• [PROBLEMS TO SOLVE]:
- A) In the Alpaca-LoRA notebook excerpt, rewrite the paragraph that begins "In this section of the notebook" as a short bulleted list that keeps its main facts.
- B) In the Alpaca-LoRA notebook excerpt, what equation does the response to the Pythagoras Theorem prompt give?
- C) Retype everything in the Alpaca-LoRA notebook excerpt from "The Pythagorean theorem" down to "of the hypotenuse.".

• [GIVEN TEXT]:
········
In this section of the notebook, we'll be working through some examples of various tasks to see how well Alpaca-LoRA performs. Note that these are not meant to be comprehensive or robust tests, but simply anecdotal examples of localised prompts. Compared to other comparable publicly available LLMs such as [`dolly-v2-7b`](https://huggingface.co/databricks/dolly-v2-3b), Alpaca is expected to perform somewhat better as the base LLaMa models are trained with larger set of tokens (1 trillion as opposed to [Eleuther AI's Pythia](https://huggingface.co/EleutherAI/pythia-6.9b)'s 300 billion tokens).

### Test 1: Open Q&A I

> **Prompt: What are Newton's three laws of motion?**

In [5]:
alpaca_speak()

Prompt: What are Newton's three laws of motion?
----------------------------------------------------------------------------------------------------
Response:

Newton’s Three Laws of Motion state that objects will remain at rest or move in straight lines
unless acted upon by another force, every action has an equal and opposite reaction, and for every
action there is an equal but opposite reaction.
----------------------------------------------------------------------------------------------------


### Test 2: Open Q&A II

> **Prompt: What is the Pythagoras Theorem?**

In [7]:
alpaca_speak()

Prompt: What is the Pythagoras Theorem?
----------------------------------------------------------------------------------------------------
Response:

The Pythagorean theorem states that in any right triangle, the square of the hypotenuse (the side
opposite to the right angle) equals the sum of the squares of the other two sides. This equation can
be written as A^2 + B^2 = C^2 where A and B are the lengths of the legs of the triangle and C is the
length of the hypotenuse.
········
• [DATA SHOWN]:
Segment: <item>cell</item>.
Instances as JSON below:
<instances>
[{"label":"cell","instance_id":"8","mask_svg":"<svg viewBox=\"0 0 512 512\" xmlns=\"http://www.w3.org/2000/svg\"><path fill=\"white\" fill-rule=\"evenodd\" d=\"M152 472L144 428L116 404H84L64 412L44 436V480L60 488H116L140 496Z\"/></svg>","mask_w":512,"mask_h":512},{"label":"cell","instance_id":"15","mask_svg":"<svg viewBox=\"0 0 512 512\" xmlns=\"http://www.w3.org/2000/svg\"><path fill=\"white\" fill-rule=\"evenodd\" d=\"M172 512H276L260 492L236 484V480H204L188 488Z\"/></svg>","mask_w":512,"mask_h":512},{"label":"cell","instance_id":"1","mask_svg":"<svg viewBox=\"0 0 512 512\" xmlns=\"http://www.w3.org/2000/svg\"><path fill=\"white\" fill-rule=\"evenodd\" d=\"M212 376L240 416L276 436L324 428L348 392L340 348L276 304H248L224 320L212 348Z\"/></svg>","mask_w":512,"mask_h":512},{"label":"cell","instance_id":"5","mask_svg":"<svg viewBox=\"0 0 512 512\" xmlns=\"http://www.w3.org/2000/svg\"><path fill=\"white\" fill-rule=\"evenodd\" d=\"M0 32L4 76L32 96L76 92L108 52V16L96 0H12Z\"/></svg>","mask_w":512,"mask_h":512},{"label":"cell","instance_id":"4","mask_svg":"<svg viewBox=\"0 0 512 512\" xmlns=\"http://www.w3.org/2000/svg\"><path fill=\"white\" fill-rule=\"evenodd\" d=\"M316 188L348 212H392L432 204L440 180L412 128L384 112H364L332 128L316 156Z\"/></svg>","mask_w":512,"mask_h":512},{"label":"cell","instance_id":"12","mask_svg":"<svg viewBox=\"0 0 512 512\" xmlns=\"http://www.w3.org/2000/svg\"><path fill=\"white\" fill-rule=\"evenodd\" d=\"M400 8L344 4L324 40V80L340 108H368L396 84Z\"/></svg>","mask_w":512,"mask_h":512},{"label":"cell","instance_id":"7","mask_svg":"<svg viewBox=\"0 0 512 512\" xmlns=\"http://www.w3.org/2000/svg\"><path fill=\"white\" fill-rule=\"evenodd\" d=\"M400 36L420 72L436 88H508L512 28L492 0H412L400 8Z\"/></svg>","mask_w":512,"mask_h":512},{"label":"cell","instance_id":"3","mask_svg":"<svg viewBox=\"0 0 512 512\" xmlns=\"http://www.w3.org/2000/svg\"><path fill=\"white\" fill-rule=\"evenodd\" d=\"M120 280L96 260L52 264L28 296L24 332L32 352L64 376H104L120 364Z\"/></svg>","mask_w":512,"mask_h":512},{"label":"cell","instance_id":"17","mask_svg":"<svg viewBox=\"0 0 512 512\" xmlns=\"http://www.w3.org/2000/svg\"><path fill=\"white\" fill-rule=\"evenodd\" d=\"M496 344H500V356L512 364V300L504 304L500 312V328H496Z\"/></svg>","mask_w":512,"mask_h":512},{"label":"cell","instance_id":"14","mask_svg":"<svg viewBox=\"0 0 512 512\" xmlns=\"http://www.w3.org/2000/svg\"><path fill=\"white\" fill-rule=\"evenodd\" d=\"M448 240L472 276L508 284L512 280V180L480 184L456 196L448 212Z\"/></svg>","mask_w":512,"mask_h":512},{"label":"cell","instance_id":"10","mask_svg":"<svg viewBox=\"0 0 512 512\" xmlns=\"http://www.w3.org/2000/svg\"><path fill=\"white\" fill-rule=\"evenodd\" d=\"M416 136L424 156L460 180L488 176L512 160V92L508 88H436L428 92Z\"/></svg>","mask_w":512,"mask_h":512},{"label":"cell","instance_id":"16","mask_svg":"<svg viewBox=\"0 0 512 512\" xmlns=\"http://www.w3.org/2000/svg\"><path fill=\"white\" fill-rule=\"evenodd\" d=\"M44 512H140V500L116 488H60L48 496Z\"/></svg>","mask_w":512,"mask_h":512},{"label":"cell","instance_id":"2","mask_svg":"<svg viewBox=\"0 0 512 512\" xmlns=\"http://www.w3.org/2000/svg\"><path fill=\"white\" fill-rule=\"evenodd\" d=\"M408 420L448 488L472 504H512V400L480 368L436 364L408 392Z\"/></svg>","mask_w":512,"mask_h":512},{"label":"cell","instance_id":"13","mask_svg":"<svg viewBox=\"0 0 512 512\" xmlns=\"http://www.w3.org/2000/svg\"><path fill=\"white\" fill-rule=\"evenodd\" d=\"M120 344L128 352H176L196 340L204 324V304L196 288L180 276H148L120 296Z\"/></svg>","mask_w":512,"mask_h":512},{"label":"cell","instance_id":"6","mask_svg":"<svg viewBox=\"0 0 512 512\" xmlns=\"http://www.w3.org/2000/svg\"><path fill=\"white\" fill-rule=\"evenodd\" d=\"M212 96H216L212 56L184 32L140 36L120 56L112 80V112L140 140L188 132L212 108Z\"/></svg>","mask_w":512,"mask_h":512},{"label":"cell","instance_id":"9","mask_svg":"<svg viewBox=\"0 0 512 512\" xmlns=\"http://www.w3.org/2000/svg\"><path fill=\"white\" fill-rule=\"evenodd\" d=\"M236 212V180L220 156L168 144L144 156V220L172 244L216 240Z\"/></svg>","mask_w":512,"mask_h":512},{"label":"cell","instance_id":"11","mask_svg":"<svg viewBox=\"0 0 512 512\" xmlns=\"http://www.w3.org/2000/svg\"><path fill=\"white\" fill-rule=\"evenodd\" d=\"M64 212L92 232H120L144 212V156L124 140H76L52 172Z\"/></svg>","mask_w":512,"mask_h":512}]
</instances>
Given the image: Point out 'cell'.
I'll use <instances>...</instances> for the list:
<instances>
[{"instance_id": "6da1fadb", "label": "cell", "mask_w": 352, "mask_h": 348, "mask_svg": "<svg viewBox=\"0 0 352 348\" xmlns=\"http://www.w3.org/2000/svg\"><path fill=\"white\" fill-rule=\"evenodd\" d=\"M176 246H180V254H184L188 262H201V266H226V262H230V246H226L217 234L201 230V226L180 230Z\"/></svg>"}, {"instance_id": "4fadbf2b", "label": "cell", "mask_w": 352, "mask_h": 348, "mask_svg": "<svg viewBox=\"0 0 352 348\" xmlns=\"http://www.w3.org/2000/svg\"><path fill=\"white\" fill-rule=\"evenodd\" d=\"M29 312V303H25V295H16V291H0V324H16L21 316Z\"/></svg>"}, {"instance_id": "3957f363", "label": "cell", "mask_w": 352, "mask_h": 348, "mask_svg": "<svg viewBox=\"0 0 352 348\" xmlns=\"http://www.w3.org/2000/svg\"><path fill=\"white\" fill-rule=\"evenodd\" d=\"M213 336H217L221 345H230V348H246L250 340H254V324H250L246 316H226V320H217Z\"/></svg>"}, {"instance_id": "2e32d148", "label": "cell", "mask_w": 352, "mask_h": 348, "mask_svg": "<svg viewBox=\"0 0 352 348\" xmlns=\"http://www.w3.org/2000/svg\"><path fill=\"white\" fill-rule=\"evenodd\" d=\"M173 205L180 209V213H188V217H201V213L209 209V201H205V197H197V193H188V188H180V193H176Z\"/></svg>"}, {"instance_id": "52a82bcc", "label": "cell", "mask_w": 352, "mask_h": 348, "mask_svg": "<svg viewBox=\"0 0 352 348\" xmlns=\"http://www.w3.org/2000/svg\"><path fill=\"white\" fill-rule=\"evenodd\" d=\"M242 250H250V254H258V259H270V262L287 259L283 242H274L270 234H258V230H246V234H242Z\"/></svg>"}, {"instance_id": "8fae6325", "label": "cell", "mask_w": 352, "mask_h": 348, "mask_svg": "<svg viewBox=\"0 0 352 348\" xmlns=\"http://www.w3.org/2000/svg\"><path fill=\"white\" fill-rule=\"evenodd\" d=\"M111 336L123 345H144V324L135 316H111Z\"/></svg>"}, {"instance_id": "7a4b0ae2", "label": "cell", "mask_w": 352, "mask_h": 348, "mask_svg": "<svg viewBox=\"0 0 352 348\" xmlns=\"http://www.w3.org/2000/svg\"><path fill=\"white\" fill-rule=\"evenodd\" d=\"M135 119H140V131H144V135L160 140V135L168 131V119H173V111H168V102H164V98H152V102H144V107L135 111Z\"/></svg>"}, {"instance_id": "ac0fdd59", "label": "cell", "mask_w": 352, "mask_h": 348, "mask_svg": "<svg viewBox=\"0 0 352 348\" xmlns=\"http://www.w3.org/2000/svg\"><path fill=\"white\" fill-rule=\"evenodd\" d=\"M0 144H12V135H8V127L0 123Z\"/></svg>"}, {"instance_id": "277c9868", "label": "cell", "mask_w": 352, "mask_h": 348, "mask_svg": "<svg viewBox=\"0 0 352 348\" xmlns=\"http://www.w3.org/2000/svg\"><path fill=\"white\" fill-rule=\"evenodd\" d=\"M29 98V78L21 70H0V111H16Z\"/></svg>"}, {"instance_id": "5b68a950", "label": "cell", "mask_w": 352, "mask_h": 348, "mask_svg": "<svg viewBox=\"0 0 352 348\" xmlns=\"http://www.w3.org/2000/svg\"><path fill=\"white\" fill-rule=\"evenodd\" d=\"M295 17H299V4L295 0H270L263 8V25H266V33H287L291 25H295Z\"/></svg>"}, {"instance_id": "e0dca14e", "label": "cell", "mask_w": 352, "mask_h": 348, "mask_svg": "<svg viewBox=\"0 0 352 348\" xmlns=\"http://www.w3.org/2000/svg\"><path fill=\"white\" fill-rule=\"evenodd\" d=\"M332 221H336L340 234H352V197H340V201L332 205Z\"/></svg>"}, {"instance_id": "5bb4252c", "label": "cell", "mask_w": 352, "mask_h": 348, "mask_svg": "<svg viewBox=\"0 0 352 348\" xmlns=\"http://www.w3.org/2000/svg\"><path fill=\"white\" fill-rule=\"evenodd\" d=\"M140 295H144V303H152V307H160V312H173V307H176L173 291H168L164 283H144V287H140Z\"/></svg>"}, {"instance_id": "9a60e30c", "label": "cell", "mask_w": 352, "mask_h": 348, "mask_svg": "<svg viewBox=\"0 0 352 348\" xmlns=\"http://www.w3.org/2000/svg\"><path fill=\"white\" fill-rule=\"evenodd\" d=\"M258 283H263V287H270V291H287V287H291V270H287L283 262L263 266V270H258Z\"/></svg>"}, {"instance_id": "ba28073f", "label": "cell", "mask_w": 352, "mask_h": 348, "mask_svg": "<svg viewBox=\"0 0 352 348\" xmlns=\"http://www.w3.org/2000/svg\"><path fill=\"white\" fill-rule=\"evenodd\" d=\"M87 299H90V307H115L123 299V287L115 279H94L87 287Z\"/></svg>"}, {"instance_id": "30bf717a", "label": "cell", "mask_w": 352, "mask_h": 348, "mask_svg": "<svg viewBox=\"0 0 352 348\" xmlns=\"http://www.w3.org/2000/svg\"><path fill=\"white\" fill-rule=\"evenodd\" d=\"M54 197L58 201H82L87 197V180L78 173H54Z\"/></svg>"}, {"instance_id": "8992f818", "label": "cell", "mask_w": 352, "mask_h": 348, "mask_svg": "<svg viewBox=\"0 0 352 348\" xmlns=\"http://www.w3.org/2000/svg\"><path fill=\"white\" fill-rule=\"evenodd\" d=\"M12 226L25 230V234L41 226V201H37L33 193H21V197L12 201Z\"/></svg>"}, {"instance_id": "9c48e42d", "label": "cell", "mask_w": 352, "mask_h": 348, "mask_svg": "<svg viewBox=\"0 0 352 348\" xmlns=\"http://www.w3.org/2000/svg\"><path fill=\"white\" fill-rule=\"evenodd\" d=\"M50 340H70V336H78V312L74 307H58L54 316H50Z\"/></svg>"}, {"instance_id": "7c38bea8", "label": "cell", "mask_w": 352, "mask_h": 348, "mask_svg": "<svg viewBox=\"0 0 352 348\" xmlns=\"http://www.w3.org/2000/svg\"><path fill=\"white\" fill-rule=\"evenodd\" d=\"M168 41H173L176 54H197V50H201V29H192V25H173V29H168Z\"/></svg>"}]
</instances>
········
• [LIST OF SOLUTIONS]:
- A)
- This section works through examples of various tasks to see how well Alpaca-LoRA performs.
- The examples are anecdotal, localized prompts and are not comprehensive or robust tests.
- Alpaca is expected to do somewhat better than comparable publicly available LLMs such as dolly-v2-7b.
- The reason is that the base LLaMa models were trained on more tokens: 1 trillion, compared with 300 billion for Eleuther AI's Pythia.

- B) A^2 + B^2 = C^2

- C)
The Pythagorean theorem states that in any right triangle, the square of the hypotenuse (the side
opposite to the right angle) equals the sum of the squares of the other two sides. This equation can
be written as A^2 + B^2 = C^2 where A and B are the lengths of the legs of the triangle and C is the
length of the hypotenuse.